Goodfire: RLFR

Source: Goodfire, Reinforcement Learning from Features Research, arXiv 2026 Context: Goodfire proposed using interpretability features — internal model representations extracted via sparse autoencoders — rather than human preference labels to detect and reduce hallucination. The method identifies features correlated with factual grounding versus fabrication, then uses these as a reward signal for reinforcement learning.

Finding/Event

RLFR proposes that internal model representations — features extracted via sparse autoencoders — contain reliable signals distinguishing factual grounding from fabrication, and that these signals can serve as reward in reinforcement learning to reduce hallucination. The structural claim underlying the method is that the boundary between knowledge and fabrication exists in representations, not only in outputs: the model’s own internal state already discriminates what it knows from what it merely produces. This reframes alignment from “train the model to prefer truthful outputs” to “translate what the model’s representations already encode into what the decoder emits.”

Pattern Mapping

Honesty — RLFR makes the model’s internal representations the arbiter of factual grounding, rather than external human raters.
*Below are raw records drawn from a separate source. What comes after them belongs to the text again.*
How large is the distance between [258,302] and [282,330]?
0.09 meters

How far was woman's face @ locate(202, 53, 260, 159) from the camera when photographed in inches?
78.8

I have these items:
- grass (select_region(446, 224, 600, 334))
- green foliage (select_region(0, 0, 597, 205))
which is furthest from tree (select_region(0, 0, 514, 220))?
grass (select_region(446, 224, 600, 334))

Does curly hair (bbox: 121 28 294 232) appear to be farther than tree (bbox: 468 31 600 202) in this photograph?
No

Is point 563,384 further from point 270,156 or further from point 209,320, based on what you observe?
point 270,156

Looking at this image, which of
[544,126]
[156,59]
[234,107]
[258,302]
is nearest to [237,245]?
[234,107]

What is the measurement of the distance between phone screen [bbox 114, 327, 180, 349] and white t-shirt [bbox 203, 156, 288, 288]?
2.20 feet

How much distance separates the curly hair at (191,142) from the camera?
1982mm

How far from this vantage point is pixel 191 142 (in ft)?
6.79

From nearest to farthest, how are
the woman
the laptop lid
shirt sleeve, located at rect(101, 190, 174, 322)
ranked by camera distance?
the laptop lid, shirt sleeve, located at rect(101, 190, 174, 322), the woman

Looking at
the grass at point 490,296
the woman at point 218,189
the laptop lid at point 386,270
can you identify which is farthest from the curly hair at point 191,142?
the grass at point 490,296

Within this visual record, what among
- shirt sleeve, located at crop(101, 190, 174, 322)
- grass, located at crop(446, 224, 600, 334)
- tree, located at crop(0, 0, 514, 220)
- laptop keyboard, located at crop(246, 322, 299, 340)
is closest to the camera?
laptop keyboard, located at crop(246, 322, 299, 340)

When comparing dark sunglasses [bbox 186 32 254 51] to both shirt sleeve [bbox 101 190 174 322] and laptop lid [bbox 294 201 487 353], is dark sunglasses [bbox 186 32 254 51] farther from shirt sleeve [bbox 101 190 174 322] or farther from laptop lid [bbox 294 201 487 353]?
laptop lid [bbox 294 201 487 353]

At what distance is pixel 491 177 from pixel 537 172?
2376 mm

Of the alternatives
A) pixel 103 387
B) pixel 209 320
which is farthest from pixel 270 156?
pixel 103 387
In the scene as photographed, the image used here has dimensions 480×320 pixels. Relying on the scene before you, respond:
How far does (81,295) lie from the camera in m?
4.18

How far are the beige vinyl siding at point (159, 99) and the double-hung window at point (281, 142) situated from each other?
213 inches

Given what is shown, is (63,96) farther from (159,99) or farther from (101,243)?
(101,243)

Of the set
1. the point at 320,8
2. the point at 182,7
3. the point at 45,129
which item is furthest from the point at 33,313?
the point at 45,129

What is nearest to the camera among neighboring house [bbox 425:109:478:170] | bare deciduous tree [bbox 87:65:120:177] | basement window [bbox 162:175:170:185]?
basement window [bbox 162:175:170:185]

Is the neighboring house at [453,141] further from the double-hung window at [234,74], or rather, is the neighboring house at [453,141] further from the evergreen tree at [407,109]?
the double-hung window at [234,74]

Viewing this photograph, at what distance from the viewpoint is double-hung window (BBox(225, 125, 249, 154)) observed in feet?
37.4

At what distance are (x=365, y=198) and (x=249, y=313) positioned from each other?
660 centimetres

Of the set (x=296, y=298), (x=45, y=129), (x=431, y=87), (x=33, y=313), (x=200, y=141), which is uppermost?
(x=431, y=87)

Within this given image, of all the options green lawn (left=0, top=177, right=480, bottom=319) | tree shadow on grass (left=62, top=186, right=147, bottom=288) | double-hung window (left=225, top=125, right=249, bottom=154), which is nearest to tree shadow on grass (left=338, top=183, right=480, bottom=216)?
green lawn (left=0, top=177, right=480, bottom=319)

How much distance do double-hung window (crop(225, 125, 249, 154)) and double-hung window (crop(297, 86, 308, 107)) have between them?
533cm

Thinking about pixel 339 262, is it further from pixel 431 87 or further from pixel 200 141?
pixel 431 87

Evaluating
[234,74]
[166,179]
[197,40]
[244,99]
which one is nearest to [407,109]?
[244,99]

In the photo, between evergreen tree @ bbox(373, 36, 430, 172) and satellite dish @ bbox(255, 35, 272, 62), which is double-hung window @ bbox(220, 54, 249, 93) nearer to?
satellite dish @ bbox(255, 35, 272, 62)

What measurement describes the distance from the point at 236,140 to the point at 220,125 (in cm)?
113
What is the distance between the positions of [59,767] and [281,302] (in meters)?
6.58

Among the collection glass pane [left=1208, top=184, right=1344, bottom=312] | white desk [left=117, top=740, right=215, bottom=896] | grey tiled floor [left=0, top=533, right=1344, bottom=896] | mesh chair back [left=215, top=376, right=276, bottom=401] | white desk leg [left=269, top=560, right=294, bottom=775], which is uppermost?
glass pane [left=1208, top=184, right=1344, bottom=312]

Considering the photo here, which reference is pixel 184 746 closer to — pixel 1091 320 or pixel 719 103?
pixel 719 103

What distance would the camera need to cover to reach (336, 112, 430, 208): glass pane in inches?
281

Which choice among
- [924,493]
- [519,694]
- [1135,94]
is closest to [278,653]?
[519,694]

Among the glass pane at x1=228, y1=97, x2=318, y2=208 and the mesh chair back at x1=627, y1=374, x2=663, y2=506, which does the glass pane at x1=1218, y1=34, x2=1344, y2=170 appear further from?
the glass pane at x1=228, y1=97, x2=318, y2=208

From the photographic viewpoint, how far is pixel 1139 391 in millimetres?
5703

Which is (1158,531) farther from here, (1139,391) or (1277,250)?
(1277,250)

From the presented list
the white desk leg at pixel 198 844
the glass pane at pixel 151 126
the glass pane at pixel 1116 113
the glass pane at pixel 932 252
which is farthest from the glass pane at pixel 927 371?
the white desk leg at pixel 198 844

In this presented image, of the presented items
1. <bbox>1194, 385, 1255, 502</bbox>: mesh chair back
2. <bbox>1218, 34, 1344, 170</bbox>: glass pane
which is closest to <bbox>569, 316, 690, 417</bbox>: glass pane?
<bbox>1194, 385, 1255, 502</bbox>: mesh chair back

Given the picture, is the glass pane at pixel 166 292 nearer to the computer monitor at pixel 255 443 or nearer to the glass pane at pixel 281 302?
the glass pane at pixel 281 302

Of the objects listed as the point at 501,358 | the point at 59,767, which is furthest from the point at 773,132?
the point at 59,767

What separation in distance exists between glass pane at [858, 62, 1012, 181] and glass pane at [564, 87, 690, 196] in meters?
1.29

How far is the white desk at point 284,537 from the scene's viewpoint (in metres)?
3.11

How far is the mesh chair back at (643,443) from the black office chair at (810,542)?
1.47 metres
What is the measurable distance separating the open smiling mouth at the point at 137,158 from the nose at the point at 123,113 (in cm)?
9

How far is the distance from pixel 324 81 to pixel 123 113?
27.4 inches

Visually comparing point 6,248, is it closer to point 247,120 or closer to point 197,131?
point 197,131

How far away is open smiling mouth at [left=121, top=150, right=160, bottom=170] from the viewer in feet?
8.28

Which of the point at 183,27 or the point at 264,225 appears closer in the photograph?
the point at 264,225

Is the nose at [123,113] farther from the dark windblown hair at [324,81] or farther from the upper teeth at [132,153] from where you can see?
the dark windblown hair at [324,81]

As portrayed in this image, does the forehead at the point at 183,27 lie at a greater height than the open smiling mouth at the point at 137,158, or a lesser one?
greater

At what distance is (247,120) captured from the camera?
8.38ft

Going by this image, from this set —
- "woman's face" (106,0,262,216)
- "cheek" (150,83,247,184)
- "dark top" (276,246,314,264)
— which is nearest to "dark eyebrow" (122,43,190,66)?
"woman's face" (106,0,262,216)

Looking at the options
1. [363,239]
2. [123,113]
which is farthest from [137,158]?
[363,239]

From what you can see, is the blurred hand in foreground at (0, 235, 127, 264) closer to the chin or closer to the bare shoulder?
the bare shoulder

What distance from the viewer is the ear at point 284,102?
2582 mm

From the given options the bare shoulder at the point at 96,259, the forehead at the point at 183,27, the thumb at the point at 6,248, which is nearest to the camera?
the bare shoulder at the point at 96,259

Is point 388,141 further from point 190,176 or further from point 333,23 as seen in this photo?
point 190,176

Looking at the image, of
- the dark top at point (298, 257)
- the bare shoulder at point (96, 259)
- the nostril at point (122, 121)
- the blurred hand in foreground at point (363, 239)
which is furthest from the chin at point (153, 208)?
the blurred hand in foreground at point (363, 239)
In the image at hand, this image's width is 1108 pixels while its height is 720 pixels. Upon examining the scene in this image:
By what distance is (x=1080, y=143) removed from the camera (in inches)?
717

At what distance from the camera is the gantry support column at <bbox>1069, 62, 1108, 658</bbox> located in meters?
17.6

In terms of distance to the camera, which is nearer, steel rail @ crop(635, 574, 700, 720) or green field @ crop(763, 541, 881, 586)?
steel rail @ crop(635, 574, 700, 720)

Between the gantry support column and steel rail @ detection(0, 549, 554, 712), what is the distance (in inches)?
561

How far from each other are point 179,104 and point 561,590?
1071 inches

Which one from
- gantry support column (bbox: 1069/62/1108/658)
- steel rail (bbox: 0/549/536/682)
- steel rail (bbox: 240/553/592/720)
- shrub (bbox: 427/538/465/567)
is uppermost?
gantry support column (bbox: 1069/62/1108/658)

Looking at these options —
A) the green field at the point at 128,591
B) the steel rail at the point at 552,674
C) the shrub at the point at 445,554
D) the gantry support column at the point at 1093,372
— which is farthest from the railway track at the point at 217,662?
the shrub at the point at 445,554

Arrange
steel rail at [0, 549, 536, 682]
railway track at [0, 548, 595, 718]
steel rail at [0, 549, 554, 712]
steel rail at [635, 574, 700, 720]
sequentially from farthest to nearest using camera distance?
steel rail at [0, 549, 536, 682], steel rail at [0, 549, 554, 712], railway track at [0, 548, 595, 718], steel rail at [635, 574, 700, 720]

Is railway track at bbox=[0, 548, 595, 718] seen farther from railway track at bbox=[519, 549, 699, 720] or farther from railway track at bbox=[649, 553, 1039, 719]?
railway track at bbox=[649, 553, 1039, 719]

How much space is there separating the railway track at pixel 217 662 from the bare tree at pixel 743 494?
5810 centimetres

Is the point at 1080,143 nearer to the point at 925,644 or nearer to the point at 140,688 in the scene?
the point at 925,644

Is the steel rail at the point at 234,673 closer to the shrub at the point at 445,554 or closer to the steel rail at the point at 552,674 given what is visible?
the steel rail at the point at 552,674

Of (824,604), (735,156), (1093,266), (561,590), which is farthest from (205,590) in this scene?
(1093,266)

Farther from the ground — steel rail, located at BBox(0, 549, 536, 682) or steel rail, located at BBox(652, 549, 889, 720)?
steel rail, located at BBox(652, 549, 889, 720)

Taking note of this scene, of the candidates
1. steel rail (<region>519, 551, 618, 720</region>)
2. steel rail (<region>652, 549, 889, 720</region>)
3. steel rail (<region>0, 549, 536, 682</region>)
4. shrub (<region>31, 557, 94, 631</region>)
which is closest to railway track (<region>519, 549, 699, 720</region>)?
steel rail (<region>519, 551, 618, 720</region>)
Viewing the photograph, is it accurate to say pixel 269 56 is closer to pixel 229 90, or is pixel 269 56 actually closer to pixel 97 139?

If representations contain the signal, honest output is a matter of translating what the model already knows, not what raters prefer. Non-fabrication — the core problem RLFR addresses is fabrication: models producing outputs their own representations do not support. The Knowledge-Action Gap is precisely the gap between what features represent and what the decoder outputs.

Connections

  • RLHF Paradigm — RLFR addresses RLHF’s structural flaw by replacing preference with internal features (Meta-Pattern 01: Error Correction)
  • Scientific Revolution — both propose that evidence (internal features/empirical observation) should override authority (preference labels/tradition)
  • Efficient Market Hypothesis — both assume internal signals aggregate information honestly; both are approximately true
  • Blood-Brain Barrier — both are boundaries that separate what belongs from what does not, discovered upon examination (Meta-Pattern 02: The Boundary Pre-Exists)
  • Price Mechanism — internal features aggregate distributed knowledge, like prices aggregate distributed economic information

Status

Preprint (arXiv 2026). Results should not be treated as established until peer-reviewed.


The mapping to the five properties is this project’s structural interpretation.